* _Exercise description_:
Repeat verbatim every line of the material, beginning at the line that holds "Please identify, from" and ending at its last line.

Begin Dataset rows

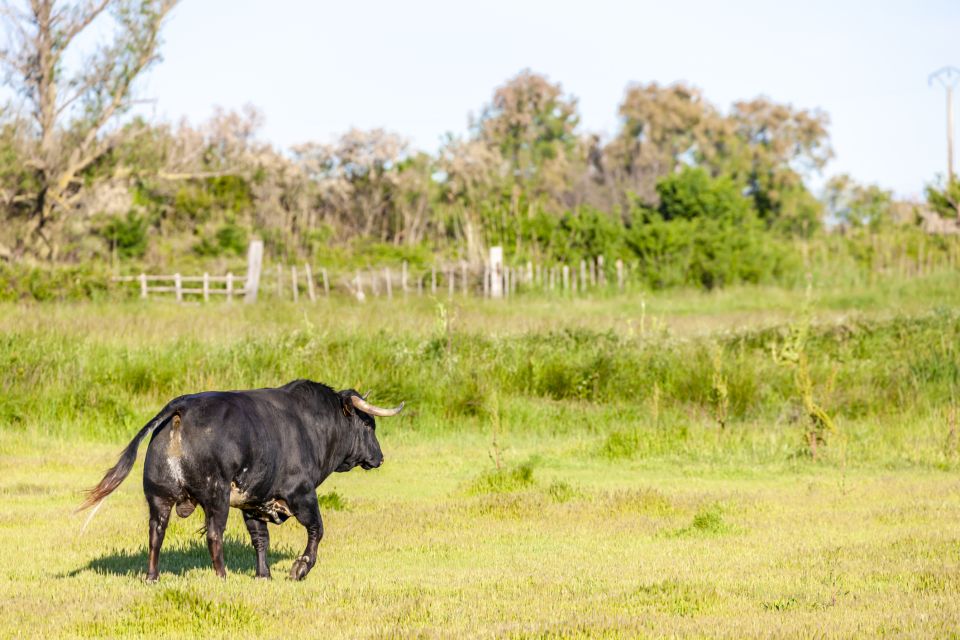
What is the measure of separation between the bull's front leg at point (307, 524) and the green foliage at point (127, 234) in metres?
40.0

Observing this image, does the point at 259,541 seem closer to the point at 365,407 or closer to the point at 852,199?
the point at 365,407

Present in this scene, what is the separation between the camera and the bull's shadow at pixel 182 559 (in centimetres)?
885

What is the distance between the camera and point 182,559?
944 cm

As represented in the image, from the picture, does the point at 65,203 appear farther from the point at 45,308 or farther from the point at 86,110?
the point at 45,308

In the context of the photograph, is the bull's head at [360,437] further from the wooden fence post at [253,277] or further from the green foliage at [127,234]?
the green foliage at [127,234]

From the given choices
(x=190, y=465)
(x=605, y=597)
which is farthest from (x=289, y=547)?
(x=605, y=597)

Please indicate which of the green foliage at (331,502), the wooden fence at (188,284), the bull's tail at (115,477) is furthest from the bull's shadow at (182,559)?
the wooden fence at (188,284)

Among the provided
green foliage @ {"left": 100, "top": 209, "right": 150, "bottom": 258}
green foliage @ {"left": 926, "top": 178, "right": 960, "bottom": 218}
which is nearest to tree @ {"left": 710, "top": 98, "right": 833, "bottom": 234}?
green foliage @ {"left": 926, "top": 178, "right": 960, "bottom": 218}

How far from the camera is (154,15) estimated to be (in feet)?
142

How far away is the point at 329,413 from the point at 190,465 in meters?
1.34

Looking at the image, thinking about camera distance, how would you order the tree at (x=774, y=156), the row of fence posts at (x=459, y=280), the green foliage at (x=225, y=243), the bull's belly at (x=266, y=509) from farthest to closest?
the tree at (x=774, y=156) < the green foliage at (x=225, y=243) < the row of fence posts at (x=459, y=280) < the bull's belly at (x=266, y=509)

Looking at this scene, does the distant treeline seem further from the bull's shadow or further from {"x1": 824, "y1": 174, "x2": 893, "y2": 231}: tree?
the bull's shadow

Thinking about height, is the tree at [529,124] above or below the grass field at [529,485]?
above

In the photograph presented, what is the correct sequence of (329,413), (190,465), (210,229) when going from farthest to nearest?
(210,229)
(329,413)
(190,465)
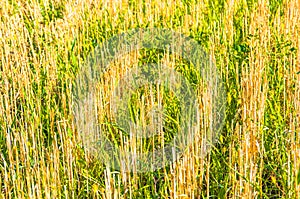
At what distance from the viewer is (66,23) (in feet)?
11.1

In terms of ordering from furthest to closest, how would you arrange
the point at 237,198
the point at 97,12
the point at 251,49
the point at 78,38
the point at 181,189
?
the point at 97,12, the point at 78,38, the point at 251,49, the point at 237,198, the point at 181,189

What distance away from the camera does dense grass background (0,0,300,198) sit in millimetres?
1912

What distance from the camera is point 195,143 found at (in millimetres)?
1977

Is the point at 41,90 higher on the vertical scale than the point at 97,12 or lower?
lower

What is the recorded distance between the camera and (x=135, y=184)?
1.99m

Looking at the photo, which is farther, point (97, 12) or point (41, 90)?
point (97, 12)

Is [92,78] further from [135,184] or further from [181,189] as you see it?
[181,189]

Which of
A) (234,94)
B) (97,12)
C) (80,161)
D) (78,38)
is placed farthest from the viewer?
(97,12)

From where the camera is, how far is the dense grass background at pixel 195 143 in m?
1.91

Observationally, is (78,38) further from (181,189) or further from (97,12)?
(181,189)

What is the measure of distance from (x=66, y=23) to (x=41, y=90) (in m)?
0.75

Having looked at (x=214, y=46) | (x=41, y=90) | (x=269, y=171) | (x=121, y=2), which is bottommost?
(x=269, y=171)

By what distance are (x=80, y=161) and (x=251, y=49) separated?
48.1 inches

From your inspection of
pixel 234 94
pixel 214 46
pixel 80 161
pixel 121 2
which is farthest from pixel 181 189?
pixel 121 2
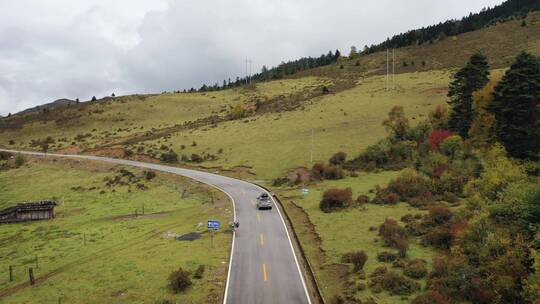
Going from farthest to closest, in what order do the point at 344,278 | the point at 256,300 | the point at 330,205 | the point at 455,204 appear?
the point at 330,205
the point at 455,204
the point at 344,278
the point at 256,300

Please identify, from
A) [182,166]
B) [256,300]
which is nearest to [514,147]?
[256,300]

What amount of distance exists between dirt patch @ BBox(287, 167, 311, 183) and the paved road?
12.5m

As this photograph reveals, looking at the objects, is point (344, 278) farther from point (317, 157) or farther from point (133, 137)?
point (133, 137)

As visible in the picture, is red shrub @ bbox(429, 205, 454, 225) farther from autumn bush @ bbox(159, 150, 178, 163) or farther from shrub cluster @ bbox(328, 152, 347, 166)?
autumn bush @ bbox(159, 150, 178, 163)

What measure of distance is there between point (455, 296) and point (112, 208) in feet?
152

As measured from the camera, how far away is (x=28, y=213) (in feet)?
185

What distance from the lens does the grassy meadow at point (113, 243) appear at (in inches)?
1145

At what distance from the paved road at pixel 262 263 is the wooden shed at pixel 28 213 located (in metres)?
25.0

End Dataset rows

* _Response to the task_:
Please identify, from
A) [182,166]
B) [256,300]
which is nearest to [514,147]?
[256,300]

What amount of distance exists between dirt patch @ BBox(287, 167, 311, 183) and the paved road?
12.5m

As this photograph reveals, looking at the objects, is point (344, 278) farther from point (317, 157) or farther from point (133, 137)?
point (133, 137)

As visible in the picture, is red shrub @ bbox(429, 205, 454, 225) farther from autumn bush @ bbox(159, 150, 178, 163) or farther from shrub cluster @ bbox(328, 152, 347, 166)?
autumn bush @ bbox(159, 150, 178, 163)

What measure of distance is there between point (455, 296) and point (112, 208) in feet?
152

As measured from the camera, how far away is (x=28, y=213) (in feet)?
185

What distance from the lens does the grassy meadow at point (113, 243) appear at (in inches)?
1145

At what distance from the paved road at pixel 262 263 is the wooden shed at pixel 28 213 located (in metres)?
25.0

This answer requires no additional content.